By Steven Sullivan (not verified) on 23 Jun 2008 #permalink

Community curation is a lovely thought. It has almost always been a failure in actual projects. Sometimes there are a few dedicated folks who stick it out. More often the founding grad student or postdoc on the project moves on.... But nobody has time for this with all the other things pulling at them--teaching, the money chase, life, oh--and the actual research.

A decade ago, on a project where we were tossing the idea around, it was already clear that it doesn't work. There is no credit given to "community curation" by tenure committees. It does not have a spot on the NIH application.

I wish it wasn't that way, but it is.

Well, at one time, it was difficult even to get people to submit their data. Now, with the journals requiring accession numbers, sequence submission has become a given.

Are there carrots (or sticks) that could make community curation more rewarding?

Well, at one time, it was difficult even to get people to submit their data. Now, with the journals requiring accession numbers, sequence submission has become a given.

Yeah--but didn't that get us GenBank? Isn't that the issue?

GenBank mostly needs better documentation so that its users can adjust their expectations accordingly.

Yeah, everybody reads documentation :)

And I do think it is the issue. Incorrect information (or information that was found later to be incorrect--I don't mean it was intentional) is propagated all over the place based on these community submissions. I actually worked with a guy who accidentally misspelled the protein name in a field in his submission. He specifically didn't want it corrected because he knew that he could do a search with the wrong spelling and get back the record he wanted.

It will be impossible to fine-tooth-comb every submission, especially relying on people who don't aren't trained and don't understand Gene Ontology or any other standards that databases are relying upon.

I think the community can do quite a bit if they want to and if there's a community ethic around the notion of being responsible and participating in the process.

Communities of people have built some amazing things - the Oxford English Dictionary was compiled through the work of untrained amateurs- and Wikipedia - while not perfect, is still a pretty useful resource. Surely, scientists with Ph.D.s can do as well or almost as well as amateur curators - if there's some support and encouragement for them to do so.

I'm sure they are capable. I just don't think it will happen. And I have seen it fail over and over. The number of dead wikis and entries on topics that you would *think* would be hot is rather depressing. Multiple people have flat-out told me that they tried a wiki, but nobody contributed....

It requires leadership. It requires management. It requires software. It requires training. It requires commitment. It requires effort. It requires time. It would be great to see that come on a volunteer basis. But I don't think it is likely. I think the quality, consistency, and maintenance that we yearn for only comes from a funded project with trained professionals.

It also requires nagging. And after awhile, that pisses some nag-ees off. ;>

That said, the Gene Ontology consortium is an annotation-related 'community effort' of scientists that works (probably because there is actual funding for GO work)

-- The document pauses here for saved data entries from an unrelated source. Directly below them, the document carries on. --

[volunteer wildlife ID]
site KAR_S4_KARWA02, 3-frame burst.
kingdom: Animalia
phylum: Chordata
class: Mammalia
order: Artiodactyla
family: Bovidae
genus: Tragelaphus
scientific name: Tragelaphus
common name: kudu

http://www.geneontology.org/GO.consortiumlist.shtml

By Steven Sullivan (not verified) on 24 Jun 2008 #permalink

Community projects are great if you want to create an exhaustive database of plot devices in Doctor Who episodes. For this, you'd end up with a result that combined the management of uncurated databases, with the accuracy of Wikipedia.

It needs money, pure and simple. It needs dedicated staff who can verify data, phone up researchers, respond to feedback, ensure standards are being met and so on and so forth.

Your post starts "It's pretty common these days to pick up an issue of Science or Nature and see people ranting about GenBank (1)." You cite Science but not Nature. When did Nature do this? I am one of the editors and I can't recall. Thanks!